I am trying to get this sorted once and for all. How does Pytorch read dimensions? If I get my size of MNIST, and I see torch.tensor([28, 28]), I read width, height. What does Pytorch read if I feed that into a network (since I have to unsqueeze() it for it to work)? Does it read batch_size: 28, of a 1d tensor of [28] values?
Can someone help me with this or point me to some solid documentation/articles about it?
# get hypothetical tensor.size()
torch.tensor([28]) # [?]
torch.tensor([1, 16]) # [?, ?]
torch.tensor([12, 1, 6]) # [?, ?, ?]
torch.tensor([32, 1, 12, 12]) # [batch_size, channels, height, width]
torch.tensor([32, 3, 2, 16, 28]) # [batch_size, channels, depth, height, width]
Is the first dimension always batch_size? Are the last 2 always height x width?
I just can’t find the logic anywhere to understand what the clean systematic way of thinking of this is, or what the design choices were. Your help is greatly appreciated.

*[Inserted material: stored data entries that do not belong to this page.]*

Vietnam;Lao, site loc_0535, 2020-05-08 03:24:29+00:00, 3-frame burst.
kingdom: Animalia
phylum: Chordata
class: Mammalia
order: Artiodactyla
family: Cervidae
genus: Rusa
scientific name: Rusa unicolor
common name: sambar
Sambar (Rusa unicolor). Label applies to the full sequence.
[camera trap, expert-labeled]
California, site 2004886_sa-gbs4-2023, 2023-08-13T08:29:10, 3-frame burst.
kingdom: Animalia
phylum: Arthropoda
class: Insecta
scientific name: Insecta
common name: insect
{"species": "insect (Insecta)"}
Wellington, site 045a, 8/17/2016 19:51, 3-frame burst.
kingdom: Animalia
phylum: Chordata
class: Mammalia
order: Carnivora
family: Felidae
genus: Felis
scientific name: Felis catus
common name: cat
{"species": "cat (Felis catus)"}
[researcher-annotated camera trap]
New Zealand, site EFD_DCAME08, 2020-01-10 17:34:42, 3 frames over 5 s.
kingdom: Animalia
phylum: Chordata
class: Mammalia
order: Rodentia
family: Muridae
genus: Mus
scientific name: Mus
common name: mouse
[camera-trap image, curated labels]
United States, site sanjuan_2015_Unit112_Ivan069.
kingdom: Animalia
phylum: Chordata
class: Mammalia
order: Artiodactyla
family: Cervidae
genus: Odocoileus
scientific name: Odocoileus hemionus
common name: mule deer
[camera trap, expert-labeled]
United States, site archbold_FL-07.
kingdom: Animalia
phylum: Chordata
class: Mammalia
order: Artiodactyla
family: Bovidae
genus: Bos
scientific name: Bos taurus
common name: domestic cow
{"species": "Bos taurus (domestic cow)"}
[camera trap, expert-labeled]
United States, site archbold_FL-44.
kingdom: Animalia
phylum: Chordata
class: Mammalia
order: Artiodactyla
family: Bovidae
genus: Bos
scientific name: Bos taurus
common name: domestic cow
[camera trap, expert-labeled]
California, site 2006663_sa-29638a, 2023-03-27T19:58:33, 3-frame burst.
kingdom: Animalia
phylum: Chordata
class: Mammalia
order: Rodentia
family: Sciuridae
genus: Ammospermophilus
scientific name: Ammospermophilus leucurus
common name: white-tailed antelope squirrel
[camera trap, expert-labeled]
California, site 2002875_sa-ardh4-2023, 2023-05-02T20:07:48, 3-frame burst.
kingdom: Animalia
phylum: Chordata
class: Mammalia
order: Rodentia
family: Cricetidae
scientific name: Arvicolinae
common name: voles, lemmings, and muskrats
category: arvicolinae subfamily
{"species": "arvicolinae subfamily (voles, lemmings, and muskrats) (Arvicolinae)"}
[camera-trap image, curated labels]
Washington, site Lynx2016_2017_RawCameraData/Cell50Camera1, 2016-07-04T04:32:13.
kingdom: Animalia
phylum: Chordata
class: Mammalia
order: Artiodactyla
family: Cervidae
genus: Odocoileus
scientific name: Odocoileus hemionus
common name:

Lastly, when I am coming out of a conv layer, and want to pass into a Linear layer, which view() parameter should be -1, and which dimensions (using the terminology above) should be multiplied together?
example
# x.size() = torch.tensor([32, 21, 12, 12])
# should I flatten it like this?
x = x.view(-1, 21 * 12 * 12)
# or like this:
x = x.view(-1, 32 * 12 * 12)
#or like this:
x = x.view(32, -1)
# or other?
@ptrblck, you’re always great at bringing clarity to these sorts of things…